064.YesterdayOnceMore

 暁は自分の部屋にリコ、セシル、ロジェ、エーコを集めた。いつもの通りに実験を見てもらいたいからだが、会議室ではなく自分の部屋にしたのには訳がある。


「というわけで今回は過去に行ってみようと思う」

「どういうわけですか……」


 呆れ気味にセシルが言う。


「過去に行ってノアンちゃんの行動を確認して身の潔白を証明しようと思ってね」

「そんな出鱈目な」

「確かにかなり出鱈目な話になるが聞いてほしい」


 暁は1つのボールを取り出し、それをロジェにゆっくりと投げた。ロジェはそのボールをキャッチする。


「今、俺はロジェちゃんに向かってボールを投げて、ロジェちゃんはボールをキャッチした」

「うん」

「何当たり前のこと言ってんのよ」

「ボールのスピードがもっと速くなれば、きっと俺がボールを投げるのとロジェちゃんがキャッチするのはほとんど同時になっていくだろう」

「まあ、そうなるでしょうね」

「では仮にこのボールが光の速度を超えたらどうなると思う?」

「……やはり投げるのとキャッチが同時に見えると思います」


 セシルの回答に暁は頷く。常識的な回答だ。


「普通はそう考える。だが、特殊相対性理論によるとそうはならない。ボールはロジェちゃんがキャッチした後に、俺が投げることになる。つまり過去に向かうようになるんだ」


 エーコ以外の3人は一様に唖然とした表情をしていた。


「何がどうなったらそういうことになるのよ……」

「まあ、小難しい話になるからとにかく光速を超えると過去へのタイムトラベルができると思えばいい」

「ですが、光速を超えることなんてできるんですか?」

「セシルさんの言うとおり、質量を持った物体は光速に近づくほどエネルギーが必要になる。
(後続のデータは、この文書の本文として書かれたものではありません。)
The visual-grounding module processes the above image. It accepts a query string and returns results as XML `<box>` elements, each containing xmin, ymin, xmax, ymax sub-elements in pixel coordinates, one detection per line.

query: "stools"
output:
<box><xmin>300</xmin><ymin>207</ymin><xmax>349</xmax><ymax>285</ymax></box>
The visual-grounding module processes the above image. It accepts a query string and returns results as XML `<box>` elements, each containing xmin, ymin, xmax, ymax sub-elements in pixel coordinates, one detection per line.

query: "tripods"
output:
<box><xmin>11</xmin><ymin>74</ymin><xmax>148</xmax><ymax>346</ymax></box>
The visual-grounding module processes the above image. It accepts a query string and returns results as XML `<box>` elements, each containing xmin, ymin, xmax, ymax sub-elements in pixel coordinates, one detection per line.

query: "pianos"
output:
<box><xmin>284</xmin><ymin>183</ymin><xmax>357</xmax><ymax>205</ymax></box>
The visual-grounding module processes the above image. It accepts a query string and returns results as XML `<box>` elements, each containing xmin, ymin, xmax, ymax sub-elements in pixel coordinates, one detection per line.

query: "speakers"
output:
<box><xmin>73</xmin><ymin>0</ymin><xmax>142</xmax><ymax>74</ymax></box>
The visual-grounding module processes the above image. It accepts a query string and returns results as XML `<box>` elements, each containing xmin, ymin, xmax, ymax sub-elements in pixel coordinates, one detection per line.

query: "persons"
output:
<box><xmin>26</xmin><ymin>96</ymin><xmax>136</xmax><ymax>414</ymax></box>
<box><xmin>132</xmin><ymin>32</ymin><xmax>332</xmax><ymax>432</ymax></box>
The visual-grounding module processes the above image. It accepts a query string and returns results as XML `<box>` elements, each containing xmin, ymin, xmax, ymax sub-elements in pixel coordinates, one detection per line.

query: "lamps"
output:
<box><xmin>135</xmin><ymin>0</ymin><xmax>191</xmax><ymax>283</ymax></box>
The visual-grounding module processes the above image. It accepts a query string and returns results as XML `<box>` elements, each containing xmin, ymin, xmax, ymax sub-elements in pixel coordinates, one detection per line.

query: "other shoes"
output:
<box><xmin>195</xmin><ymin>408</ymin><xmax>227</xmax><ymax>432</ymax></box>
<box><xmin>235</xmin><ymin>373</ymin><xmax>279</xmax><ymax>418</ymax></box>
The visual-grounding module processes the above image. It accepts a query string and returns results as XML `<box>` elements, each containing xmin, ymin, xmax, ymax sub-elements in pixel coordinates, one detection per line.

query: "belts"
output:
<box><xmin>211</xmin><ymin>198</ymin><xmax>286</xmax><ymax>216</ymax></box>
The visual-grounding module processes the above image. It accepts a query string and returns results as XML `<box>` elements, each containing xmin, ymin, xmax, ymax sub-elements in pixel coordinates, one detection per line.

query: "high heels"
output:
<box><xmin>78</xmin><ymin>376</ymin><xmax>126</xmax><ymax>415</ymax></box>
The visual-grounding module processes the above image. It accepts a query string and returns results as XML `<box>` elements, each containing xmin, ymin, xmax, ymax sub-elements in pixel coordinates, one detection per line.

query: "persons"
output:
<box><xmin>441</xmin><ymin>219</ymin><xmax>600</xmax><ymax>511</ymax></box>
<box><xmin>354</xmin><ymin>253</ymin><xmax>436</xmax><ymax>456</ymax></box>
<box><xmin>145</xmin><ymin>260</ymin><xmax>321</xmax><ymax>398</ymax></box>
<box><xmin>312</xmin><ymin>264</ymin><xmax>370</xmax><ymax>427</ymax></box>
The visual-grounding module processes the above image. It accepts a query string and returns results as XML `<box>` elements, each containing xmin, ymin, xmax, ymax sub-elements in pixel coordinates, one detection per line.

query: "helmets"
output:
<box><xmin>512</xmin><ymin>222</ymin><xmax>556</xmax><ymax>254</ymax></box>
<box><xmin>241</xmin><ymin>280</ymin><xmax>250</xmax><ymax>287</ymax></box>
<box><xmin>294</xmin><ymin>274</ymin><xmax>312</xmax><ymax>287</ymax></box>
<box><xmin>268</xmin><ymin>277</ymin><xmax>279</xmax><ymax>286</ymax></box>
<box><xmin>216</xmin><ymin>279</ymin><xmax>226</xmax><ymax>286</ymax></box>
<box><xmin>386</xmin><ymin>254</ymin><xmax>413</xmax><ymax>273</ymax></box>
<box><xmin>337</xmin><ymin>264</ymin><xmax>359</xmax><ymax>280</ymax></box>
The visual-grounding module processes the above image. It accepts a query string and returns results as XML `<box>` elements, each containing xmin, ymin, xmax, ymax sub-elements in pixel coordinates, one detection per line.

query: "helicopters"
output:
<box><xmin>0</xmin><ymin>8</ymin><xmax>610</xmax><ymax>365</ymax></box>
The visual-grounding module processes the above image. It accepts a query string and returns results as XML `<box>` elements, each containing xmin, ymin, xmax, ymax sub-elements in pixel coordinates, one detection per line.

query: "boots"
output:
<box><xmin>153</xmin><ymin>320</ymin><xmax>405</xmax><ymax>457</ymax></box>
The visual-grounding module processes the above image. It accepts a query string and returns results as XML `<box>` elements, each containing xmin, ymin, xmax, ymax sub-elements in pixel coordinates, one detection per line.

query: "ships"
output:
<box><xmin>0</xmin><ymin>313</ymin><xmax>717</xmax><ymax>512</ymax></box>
光と同じ速度を出そうと思ったら無限大のエネルギーが必要で、当然光速を超えるなんてことはできない」


 だが、と暁は続けた。


「光速を超える現象はある」


 暁はロジェにボールを返してもらい、今度はそのまま手から離した。当然ボールは地面に落ちる。
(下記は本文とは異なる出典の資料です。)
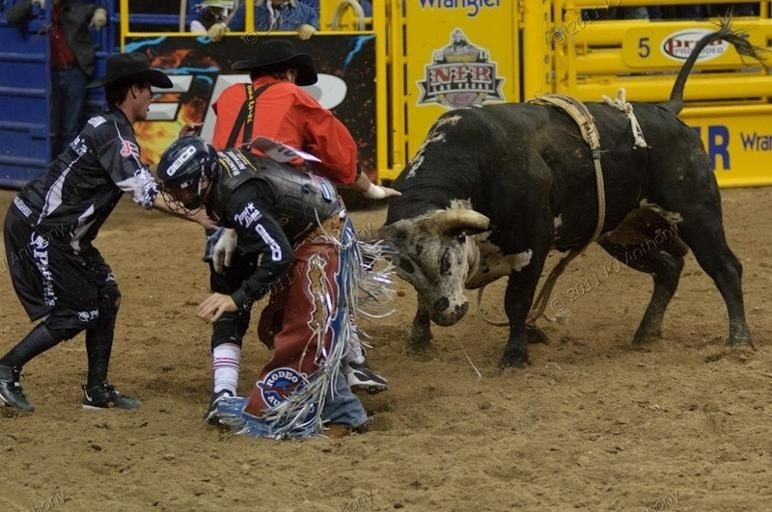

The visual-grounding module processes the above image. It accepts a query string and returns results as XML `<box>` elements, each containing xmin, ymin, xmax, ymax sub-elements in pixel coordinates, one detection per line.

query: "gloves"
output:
<box><xmin>208</xmin><ymin>23</ymin><xmax>229</xmax><ymax>42</ymax></box>
<box><xmin>212</xmin><ymin>228</ymin><xmax>238</xmax><ymax>274</ymax></box>
<box><xmin>296</xmin><ymin>24</ymin><xmax>316</xmax><ymax>40</ymax></box>
<box><xmin>362</xmin><ymin>183</ymin><xmax>402</xmax><ymax>199</ymax></box>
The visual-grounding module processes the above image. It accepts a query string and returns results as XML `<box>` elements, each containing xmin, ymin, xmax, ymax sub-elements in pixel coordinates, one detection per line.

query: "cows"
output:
<box><xmin>356</xmin><ymin>8</ymin><xmax>772</xmax><ymax>371</ymax></box>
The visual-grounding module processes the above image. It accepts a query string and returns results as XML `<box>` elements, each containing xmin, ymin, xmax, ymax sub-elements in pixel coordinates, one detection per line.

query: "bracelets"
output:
<box><xmin>363</xmin><ymin>183</ymin><xmax>386</xmax><ymax>199</ymax></box>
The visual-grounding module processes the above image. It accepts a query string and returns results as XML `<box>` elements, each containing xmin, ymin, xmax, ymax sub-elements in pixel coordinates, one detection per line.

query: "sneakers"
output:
<box><xmin>204</xmin><ymin>389</ymin><xmax>234</xmax><ymax>423</ymax></box>
<box><xmin>0</xmin><ymin>363</ymin><xmax>35</xmax><ymax>412</ymax></box>
<box><xmin>346</xmin><ymin>366</ymin><xmax>389</xmax><ymax>391</ymax></box>
<box><xmin>82</xmin><ymin>379</ymin><xmax>142</xmax><ymax>410</ymax></box>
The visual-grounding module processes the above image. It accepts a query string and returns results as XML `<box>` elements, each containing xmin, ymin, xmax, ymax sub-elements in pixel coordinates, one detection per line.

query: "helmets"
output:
<box><xmin>155</xmin><ymin>135</ymin><xmax>218</xmax><ymax>217</ymax></box>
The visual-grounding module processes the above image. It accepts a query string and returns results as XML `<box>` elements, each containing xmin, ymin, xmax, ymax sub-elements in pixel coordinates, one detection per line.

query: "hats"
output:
<box><xmin>230</xmin><ymin>38</ymin><xmax>318</xmax><ymax>86</ymax></box>
<box><xmin>86</xmin><ymin>52</ymin><xmax>173</xmax><ymax>88</ymax></box>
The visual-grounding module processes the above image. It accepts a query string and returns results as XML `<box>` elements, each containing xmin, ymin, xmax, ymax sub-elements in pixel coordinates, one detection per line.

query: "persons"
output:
<box><xmin>8</xmin><ymin>0</ymin><xmax>109</xmax><ymax>148</ymax></box>
<box><xmin>204</xmin><ymin>41</ymin><xmax>403</xmax><ymax>428</ymax></box>
<box><xmin>2</xmin><ymin>54</ymin><xmax>219</xmax><ymax>414</ymax></box>
<box><xmin>186</xmin><ymin>1</ymin><xmax>240</xmax><ymax>41</ymax></box>
<box><xmin>155</xmin><ymin>134</ymin><xmax>371</xmax><ymax>442</ymax></box>
<box><xmin>208</xmin><ymin>0</ymin><xmax>322</xmax><ymax>45</ymax></box>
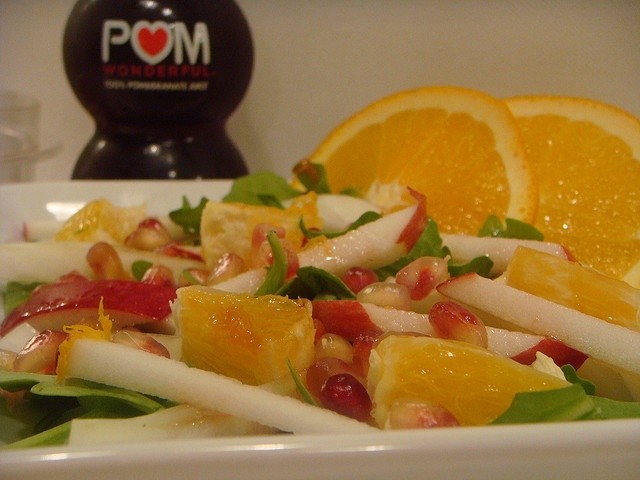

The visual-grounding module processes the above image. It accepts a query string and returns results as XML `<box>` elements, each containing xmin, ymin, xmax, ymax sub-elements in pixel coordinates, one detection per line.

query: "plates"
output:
<box><xmin>0</xmin><ymin>179</ymin><xmax>639</xmax><ymax>480</ymax></box>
「地球には重力があって、手から離した物体は地面に落ちることになる。つまり地面に向かって加速度が発生する。この力に逆らって宇宙に出ようとすると重力に逆らう速度が必要になる」

「脱出速度って奴でしょ? 前に聞いた」

「その通り。脱出速度は質量とその半径で変わってくる。質量が大きいほど、半径が小さいほど大きな速度が必要になる。そうすると、どこかの時点で光すら脱出できない境界線にたどり着く」

「あ、知ってる。ブラックホールだ」

「そう。大質量の天体であるブラックホールは脱出速度が光速を超えてしまった星なんだ。だから、ブラックホールに吸い込まれた物質は光を超えた速度でその中心へと落ちていく」

「まさか、それを利用して光速を超えて、タイムトラベルしようと……?」

「その通り!」


 暁の自信満々な声とはまったく反対に3人は神妙な表情で黙っていた。


「……その、危険すぎませんか?」

「確かにノアンを助けて欲しいとは言ったけど、命を賭けろとまでは言わないわよ」

「うん。なんかヤバそう」

「正気の沙汰とは思えません! まずは小動物で実験すべきかと!」


 暁は感動した。4人の美少女から自分が心配されているという事実に感動した。これほど男冥利に尽きることはないだろう。


「確かにこれは危険な賭けだ。いつもは自分が重力の影響を受けないように調整していたが、それを緩めることになる。速度と相対時間の関係を表すローレンツ因子は光速を超えると虚数が出てきて現実でどうなるのか想像もつかないしな」


 だが、暁は止まるつもりはなかった。何しろ、暁にはこれが成功するという確信があったのだから。


「リコ、君は俺と昨日の夜、話をしたと言ったよな?」

「……ええ、そうよ。あんたは忘れてたみたいだけど」

「それはあり得ない。俺がリコと、愛する君と会ったことや、あまつさえ約束したことを忘れるなんてことは絶対にない」


 暁の語尾の力に、リコも気圧される。


「真相はおそらくこうだ。俺は今から過去に行く実験を行い、それを成功させる。そしてそこで昨日の君と会って会話をするんだ。俺が忘れていた訳じゃない。それはこれから起こることなんだ」

「私との約束忘れてることをごまかそうとしてるわけじゃないの?」

「信じてほしい。俺の君への愛を。世界を震えさせるほどの誠実さを」

「……分かったわ」


 暁の真摯な眼差しに、リコは今一度目の前の男のことを信じてみることにした。暁はリコの言葉を聞くと優しく微笑み、4人から少し距離をおく。


「俺は今から昨日……カレーフェス当日のこの場所にタイムトラベルする。時間は8:00。当日俺は7:00に部屋を出て警備に向かったから、この時間帯には部屋にだれもいないはずだ」

「なるほど!」


 エーコが納得のジェスチャーをする。


「昨日8:00に部屋の掃除をしようと入ったら暁さんがまだ居たので不思議に思っていました!」

「なるほど。教えてくれてありがとうエーコ。タイムトラベルほやほやの状態で心臓に悪い事態には遭いたくないからな」


 気を取り直して、暁は《インターステラー》を発現させ、集中しはじめる。


「リコ。これだけの重力を作り出して過去に行った後、ここに残った重力がどうなるのか分からない。その時は君の力で消してほしい。以前俺にやってくれたように」

「ええ、分かったわ」


 リコの返事を聞くと、暁は能力を解放する。空間が落ち込んでいき、暁の姿が真っ暗な事象の地平線とともに4人の前から姿を消した。そして次の瞬間その事象の地平線もかき消え、あとには……何も残ってはいなかった。


「……行ったのよね?」

「風早さんの言葉を信じれば、そのはずです」

「ていうか、暁ってどうやって戻ってくるんだろう?」


 ロジェの純粋な疑問に、リコとセシルは顔を見合わせた。